Kau mengamati butiran salju yang sedang jatuh perlahan-lahan. Kenangan itu berputar balik seperti film lama. Kau bangkit berdiri dari kursi dan menuju barisan makam didepannya. Kau menemukan dirimu sedang berlutut di depan nisan putih yang berukirkan nama belahan jiwamu. Kau melepas sarung tanganmu dan meraba nisan itu. Marmernya terasa dingin dibawah kulitmu. Kau tersenyum dan menggumam kalau kau dan dia akan bertemu lagi. Cepat atau lambat. Kau teringat sesuatu yang dibisikkannya di hari-hari terakhirnya, bahwa efek samping APTX 4869 akan membunuh semua jiwa yang mengkonsumsinya.. Kau dan dia. Hanya masalah waktu.
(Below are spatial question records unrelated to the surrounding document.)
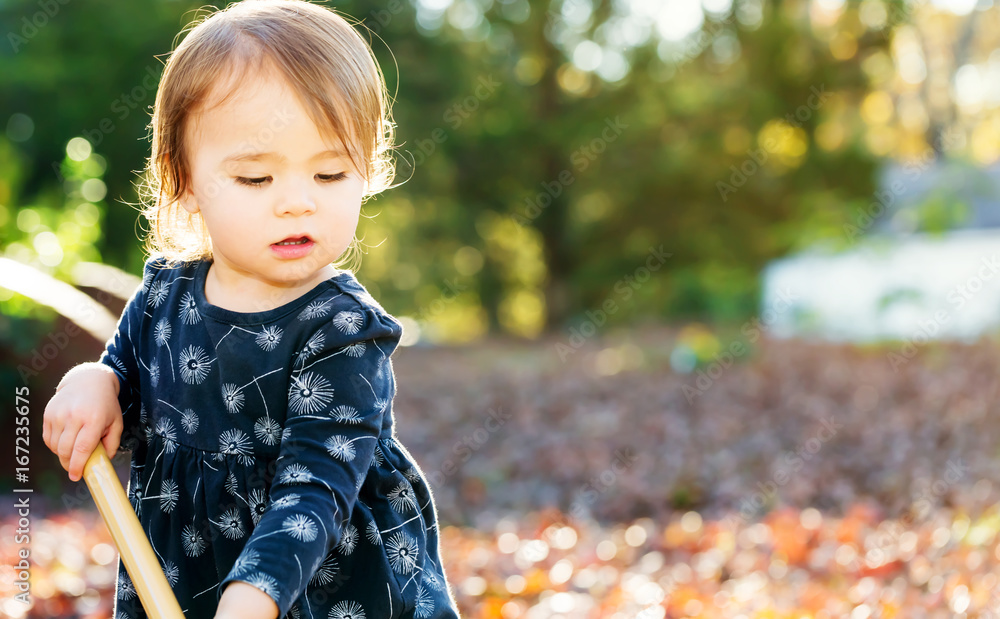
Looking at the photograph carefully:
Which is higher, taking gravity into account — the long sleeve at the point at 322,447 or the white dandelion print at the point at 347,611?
the long sleeve at the point at 322,447

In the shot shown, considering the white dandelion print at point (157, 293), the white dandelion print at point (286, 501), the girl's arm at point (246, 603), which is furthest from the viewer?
the white dandelion print at point (157, 293)

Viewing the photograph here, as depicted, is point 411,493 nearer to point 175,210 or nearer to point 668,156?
point 175,210

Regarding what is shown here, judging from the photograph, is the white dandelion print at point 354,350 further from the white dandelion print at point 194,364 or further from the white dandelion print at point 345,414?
the white dandelion print at point 194,364

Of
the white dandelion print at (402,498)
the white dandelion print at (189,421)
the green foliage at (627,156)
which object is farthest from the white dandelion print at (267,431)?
the green foliage at (627,156)

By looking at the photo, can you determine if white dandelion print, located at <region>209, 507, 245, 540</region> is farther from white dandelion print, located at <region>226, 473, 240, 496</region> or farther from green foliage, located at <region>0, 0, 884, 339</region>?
green foliage, located at <region>0, 0, 884, 339</region>

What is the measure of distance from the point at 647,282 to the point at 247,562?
17080mm

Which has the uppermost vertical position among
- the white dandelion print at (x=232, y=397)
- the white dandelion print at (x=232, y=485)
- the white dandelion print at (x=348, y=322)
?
the white dandelion print at (x=348, y=322)

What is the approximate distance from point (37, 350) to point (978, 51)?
22.9 meters

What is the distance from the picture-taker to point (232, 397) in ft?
5.13

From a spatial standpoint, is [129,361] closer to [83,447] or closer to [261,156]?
[83,447]

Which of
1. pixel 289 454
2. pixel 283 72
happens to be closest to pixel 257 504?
pixel 289 454

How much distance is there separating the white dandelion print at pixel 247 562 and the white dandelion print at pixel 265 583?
0.02m

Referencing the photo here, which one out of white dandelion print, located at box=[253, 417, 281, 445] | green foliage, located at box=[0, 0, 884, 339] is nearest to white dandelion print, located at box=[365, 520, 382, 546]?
white dandelion print, located at box=[253, 417, 281, 445]

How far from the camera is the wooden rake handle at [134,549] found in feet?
4.45
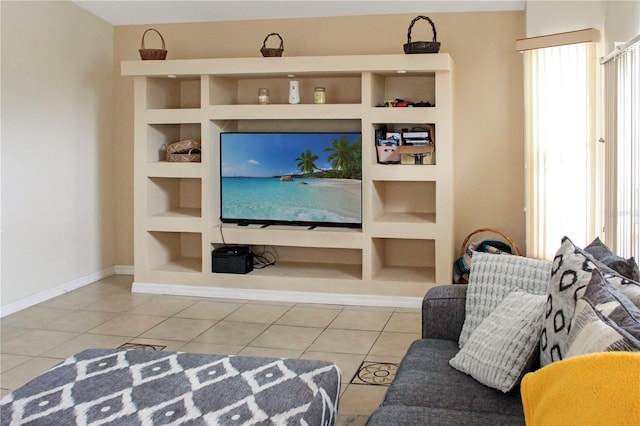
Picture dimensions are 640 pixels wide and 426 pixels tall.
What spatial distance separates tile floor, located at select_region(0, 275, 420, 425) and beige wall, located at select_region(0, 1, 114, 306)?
0.38 meters

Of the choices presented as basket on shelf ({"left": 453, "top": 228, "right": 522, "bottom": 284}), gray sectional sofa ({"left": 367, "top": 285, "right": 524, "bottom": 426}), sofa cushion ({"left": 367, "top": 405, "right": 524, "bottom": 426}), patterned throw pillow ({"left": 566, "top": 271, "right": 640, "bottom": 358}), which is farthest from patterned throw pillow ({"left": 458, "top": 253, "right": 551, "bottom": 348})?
basket on shelf ({"left": 453, "top": 228, "right": 522, "bottom": 284})

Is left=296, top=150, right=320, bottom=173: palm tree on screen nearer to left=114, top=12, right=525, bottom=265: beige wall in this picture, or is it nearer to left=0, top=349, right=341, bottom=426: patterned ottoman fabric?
left=114, top=12, right=525, bottom=265: beige wall

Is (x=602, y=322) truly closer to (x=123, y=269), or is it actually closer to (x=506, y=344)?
(x=506, y=344)

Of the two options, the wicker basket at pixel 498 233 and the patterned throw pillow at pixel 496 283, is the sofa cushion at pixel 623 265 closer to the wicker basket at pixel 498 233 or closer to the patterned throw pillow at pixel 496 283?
the patterned throw pillow at pixel 496 283

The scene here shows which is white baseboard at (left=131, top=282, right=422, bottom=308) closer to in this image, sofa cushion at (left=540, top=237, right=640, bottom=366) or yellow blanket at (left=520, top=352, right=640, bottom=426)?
sofa cushion at (left=540, top=237, right=640, bottom=366)

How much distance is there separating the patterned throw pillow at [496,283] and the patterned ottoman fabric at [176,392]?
1.95 ft


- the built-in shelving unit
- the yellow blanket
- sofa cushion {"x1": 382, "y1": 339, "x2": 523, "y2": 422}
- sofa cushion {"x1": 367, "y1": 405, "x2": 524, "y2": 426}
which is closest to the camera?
the yellow blanket

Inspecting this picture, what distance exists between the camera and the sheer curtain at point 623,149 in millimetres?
3646

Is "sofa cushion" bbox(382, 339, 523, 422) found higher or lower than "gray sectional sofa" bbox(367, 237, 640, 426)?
lower

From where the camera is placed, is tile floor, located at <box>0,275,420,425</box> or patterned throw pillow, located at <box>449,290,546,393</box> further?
tile floor, located at <box>0,275,420,425</box>

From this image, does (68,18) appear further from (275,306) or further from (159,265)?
(275,306)

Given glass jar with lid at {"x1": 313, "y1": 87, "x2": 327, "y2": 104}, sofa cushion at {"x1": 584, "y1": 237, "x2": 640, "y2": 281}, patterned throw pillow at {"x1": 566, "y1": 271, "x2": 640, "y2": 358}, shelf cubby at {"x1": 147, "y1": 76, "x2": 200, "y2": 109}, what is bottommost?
patterned throw pillow at {"x1": 566, "y1": 271, "x2": 640, "y2": 358}

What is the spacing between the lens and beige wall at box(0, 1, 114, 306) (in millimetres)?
4844

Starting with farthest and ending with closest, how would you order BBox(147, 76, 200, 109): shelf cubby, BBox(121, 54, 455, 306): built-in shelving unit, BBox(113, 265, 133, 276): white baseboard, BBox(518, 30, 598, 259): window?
BBox(113, 265, 133, 276): white baseboard < BBox(147, 76, 200, 109): shelf cubby < BBox(121, 54, 455, 306): built-in shelving unit < BBox(518, 30, 598, 259): window
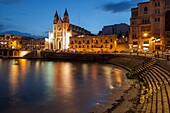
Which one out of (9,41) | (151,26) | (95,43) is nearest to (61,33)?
(95,43)

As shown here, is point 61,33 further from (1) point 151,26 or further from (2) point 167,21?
(2) point 167,21

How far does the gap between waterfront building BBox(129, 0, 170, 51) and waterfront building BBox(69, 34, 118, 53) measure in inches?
962

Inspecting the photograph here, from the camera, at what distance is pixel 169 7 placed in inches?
2854

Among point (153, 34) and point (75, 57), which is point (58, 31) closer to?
point (75, 57)

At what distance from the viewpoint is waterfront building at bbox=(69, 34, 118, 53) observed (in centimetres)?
10912

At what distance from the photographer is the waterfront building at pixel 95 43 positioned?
109125mm

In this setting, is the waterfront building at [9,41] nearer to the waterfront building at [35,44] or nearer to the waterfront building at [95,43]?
the waterfront building at [35,44]

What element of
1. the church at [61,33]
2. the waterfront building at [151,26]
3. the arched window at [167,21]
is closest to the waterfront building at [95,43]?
the church at [61,33]

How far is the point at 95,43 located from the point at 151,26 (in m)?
44.3

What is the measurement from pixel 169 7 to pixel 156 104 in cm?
6546

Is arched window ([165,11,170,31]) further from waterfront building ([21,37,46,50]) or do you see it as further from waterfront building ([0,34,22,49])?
waterfront building ([0,34,22,49])

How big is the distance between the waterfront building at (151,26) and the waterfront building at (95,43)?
80.2ft

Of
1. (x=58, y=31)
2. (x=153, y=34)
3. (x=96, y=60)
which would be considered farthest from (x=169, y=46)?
(x=58, y=31)

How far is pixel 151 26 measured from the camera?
251 feet
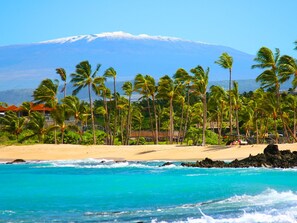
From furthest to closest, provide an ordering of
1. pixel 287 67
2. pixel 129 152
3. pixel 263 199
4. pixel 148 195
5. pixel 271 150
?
pixel 287 67
pixel 129 152
pixel 271 150
pixel 148 195
pixel 263 199

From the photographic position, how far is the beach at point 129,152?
183 feet

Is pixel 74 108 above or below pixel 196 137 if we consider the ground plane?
above

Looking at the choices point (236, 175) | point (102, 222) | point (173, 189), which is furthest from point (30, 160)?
point (102, 222)

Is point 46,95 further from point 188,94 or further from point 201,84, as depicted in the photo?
point 201,84

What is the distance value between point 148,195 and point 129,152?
31037 mm

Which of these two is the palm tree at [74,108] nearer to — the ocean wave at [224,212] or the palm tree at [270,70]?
the palm tree at [270,70]

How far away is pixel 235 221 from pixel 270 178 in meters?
17.4

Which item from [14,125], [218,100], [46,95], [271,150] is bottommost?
[271,150]

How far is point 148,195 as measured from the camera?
29.3 metres

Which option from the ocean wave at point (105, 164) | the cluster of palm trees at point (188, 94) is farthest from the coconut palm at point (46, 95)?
the ocean wave at point (105, 164)

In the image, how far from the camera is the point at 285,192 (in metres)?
28.5

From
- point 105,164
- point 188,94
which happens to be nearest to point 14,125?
point 188,94

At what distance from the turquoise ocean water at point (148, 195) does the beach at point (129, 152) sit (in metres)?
8.40

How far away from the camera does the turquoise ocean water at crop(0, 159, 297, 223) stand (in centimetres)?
2192
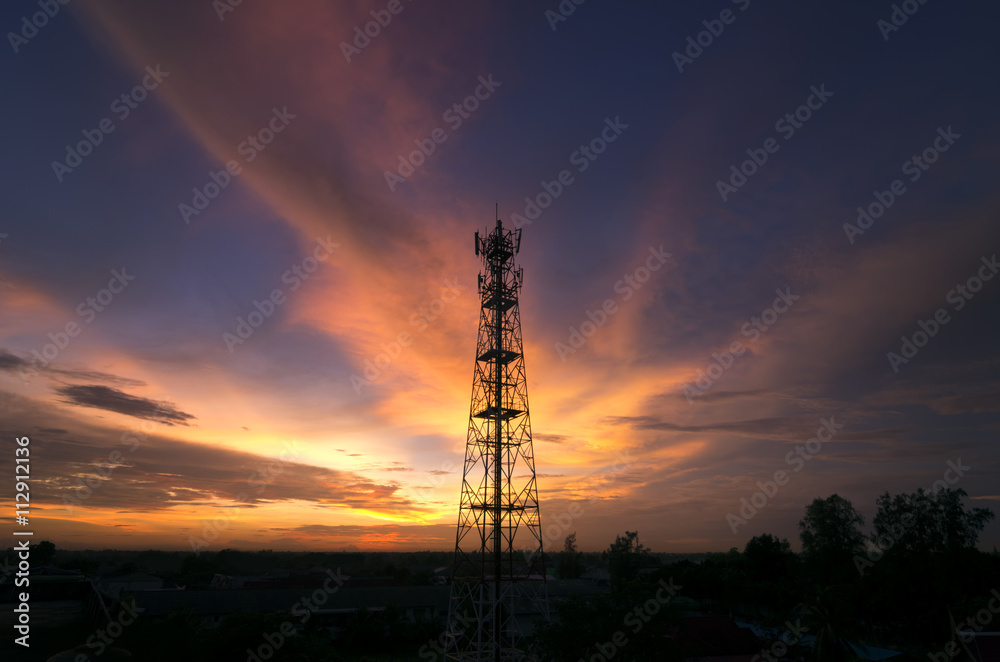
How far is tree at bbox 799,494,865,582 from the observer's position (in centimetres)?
6806

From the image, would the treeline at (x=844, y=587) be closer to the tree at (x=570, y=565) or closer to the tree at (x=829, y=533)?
the tree at (x=829, y=533)

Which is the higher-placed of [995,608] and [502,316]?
[502,316]

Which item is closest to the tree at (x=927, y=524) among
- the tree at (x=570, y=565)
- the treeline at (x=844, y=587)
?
the treeline at (x=844, y=587)

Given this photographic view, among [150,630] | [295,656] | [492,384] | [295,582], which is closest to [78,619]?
[150,630]

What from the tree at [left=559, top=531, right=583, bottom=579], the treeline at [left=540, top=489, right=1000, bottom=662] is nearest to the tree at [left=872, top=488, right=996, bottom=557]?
the treeline at [left=540, top=489, right=1000, bottom=662]

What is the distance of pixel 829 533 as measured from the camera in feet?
236

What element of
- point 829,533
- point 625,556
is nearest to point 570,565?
point 625,556

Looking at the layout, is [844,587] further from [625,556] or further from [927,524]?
[625,556]

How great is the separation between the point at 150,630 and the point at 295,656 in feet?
65.4

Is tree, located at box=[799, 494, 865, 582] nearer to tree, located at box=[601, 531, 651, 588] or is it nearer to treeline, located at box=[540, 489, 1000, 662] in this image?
treeline, located at box=[540, 489, 1000, 662]

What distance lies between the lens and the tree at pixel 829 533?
68062 millimetres

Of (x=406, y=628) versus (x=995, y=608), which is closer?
(x=995, y=608)

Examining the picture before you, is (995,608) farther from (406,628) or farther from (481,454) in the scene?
(406,628)

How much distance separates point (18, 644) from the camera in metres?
24.9
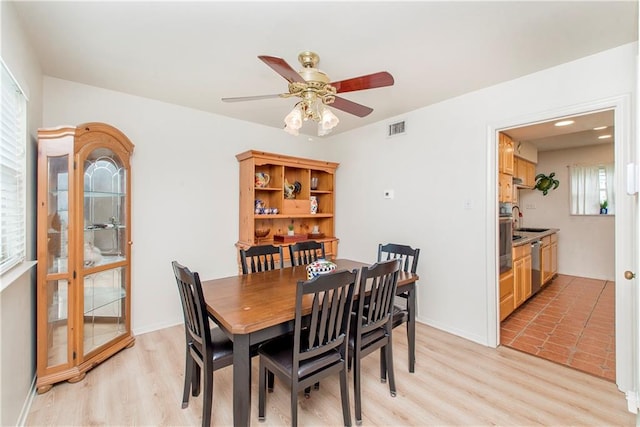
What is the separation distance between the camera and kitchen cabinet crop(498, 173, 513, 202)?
3281 mm

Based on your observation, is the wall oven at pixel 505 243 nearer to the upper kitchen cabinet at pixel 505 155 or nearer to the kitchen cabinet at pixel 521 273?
the kitchen cabinet at pixel 521 273

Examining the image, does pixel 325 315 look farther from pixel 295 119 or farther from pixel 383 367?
pixel 295 119

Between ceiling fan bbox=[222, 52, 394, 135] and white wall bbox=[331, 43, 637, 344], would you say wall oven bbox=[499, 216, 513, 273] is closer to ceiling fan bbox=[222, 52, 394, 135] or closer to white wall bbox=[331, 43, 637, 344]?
white wall bbox=[331, 43, 637, 344]

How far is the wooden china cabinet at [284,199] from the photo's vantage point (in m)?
3.51

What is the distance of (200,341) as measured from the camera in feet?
5.48

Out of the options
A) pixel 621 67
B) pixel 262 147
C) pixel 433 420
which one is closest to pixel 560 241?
pixel 621 67

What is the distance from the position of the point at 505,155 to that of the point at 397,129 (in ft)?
3.97

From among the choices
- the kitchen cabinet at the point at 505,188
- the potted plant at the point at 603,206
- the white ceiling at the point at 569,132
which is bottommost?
the potted plant at the point at 603,206

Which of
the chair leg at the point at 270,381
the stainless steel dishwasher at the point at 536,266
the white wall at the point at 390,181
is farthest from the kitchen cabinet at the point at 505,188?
the chair leg at the point at 270,381

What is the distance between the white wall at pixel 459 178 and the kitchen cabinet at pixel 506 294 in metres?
0.51

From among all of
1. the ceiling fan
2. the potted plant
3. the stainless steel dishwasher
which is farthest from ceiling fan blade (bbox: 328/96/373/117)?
the potted plant

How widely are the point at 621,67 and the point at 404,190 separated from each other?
195 centimetres

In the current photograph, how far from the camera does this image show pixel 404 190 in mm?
3451

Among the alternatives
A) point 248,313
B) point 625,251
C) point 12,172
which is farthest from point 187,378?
point 625,251
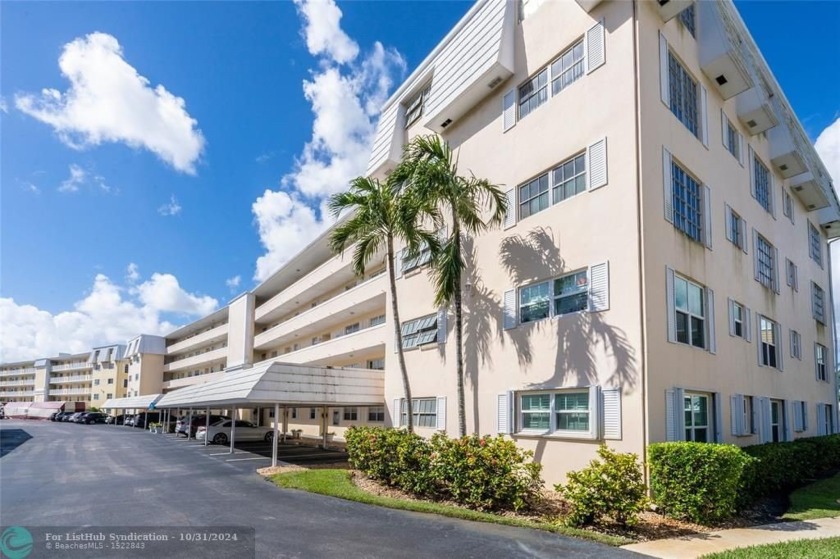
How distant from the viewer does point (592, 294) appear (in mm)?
12422

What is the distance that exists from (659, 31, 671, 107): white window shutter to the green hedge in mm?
9080

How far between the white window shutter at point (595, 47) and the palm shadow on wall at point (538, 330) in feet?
13.8

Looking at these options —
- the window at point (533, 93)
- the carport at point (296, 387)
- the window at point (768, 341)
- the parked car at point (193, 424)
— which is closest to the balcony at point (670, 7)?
the window at point (533, 93)

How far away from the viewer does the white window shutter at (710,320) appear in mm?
13641

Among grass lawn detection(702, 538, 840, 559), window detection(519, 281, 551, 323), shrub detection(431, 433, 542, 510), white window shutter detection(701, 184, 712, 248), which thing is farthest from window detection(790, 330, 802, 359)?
shrub detection(431, 433, 542, 510)

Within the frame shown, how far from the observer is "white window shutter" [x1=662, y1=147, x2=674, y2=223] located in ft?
41.2

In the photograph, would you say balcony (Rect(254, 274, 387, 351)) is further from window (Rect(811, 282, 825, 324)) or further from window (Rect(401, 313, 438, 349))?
window (Rect(811, 282, 825, 324))

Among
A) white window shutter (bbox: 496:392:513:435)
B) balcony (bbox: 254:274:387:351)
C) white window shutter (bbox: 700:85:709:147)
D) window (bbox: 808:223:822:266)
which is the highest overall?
white window shutter (bbox: 700:85:709:147)

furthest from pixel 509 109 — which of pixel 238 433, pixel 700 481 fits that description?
pixel 238 433

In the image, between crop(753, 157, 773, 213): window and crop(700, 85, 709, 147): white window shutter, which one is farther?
crop(753, 157, 773, 213): window

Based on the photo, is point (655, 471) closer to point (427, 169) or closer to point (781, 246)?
point (427, 169)

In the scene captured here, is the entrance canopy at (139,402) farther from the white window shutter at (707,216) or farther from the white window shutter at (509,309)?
the white window shutter at (707,216)

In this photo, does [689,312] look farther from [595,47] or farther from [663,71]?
[595,47]

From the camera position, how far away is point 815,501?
11977 mm
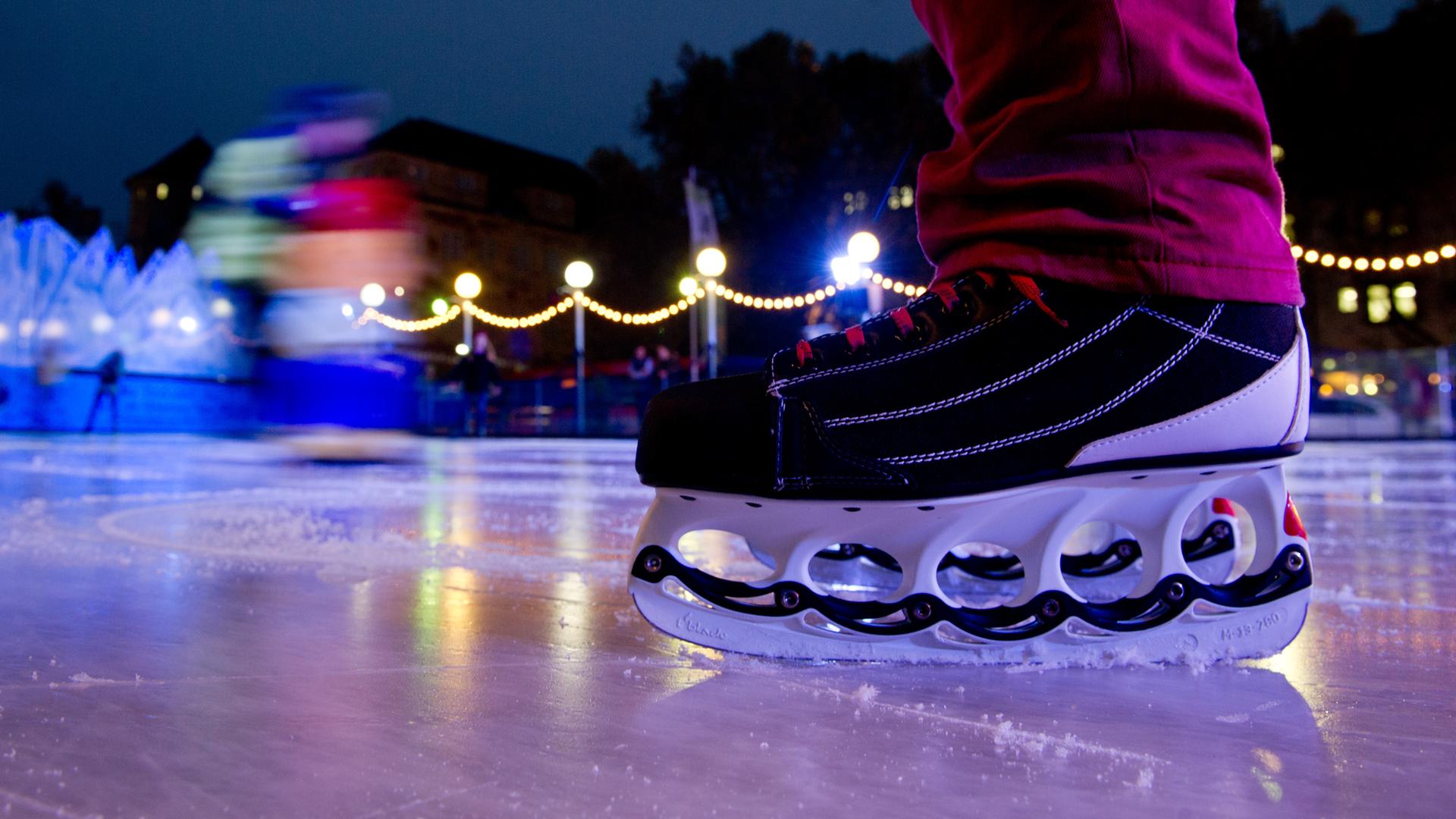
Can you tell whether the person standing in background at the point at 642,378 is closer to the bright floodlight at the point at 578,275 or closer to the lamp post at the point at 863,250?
the bright floodlight at the point at 578,275

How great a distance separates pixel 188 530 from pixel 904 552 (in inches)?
48.0

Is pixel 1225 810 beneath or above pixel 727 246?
beneath

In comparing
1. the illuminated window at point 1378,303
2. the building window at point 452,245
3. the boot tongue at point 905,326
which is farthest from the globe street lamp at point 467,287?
the illuminated window at point 1378,303

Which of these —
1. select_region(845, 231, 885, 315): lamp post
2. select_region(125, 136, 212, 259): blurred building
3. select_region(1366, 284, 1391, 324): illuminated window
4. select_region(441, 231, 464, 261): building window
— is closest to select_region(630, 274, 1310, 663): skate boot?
select_region(845, 231, 885, 315): lamp post

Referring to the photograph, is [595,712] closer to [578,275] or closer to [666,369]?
[666,369]

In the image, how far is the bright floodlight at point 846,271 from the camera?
8.35 m

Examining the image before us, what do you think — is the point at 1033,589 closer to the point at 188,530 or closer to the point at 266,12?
the point at 188,530

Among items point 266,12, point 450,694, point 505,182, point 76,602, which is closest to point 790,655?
point 450,694

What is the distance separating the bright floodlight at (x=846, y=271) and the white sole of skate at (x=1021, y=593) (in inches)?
302

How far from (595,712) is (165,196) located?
42.2 m

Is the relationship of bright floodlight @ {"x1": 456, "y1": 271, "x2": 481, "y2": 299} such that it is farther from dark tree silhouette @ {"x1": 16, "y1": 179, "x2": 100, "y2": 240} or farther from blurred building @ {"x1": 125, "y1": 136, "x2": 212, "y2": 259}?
blurred building @ {"x1": 125, "y1": 136, "x2": 212, "y2": 259}

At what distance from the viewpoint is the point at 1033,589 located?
68 centimetres

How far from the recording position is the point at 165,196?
35.9m

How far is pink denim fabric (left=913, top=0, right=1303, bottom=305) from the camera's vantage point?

AN : one shot lagi tentang Ai dan Conan. Kejadiannya kira-kira saat mereka berusia 17 tahun dan tidak menggunakan antidote APTX 4869. Musim semi dan musim panas adalah POV dari Ai sedangkan sisanya POV dari Conan. Ini adalah cerita angst karena ada harga yang harus dibayar untuk mengkomsumsi APTX 4869. Mereka bahagia kok sampai endingnya, karena cinta itu bukan hanya sebatas fisik, tapi cinta mereka sudah menembus dimensi.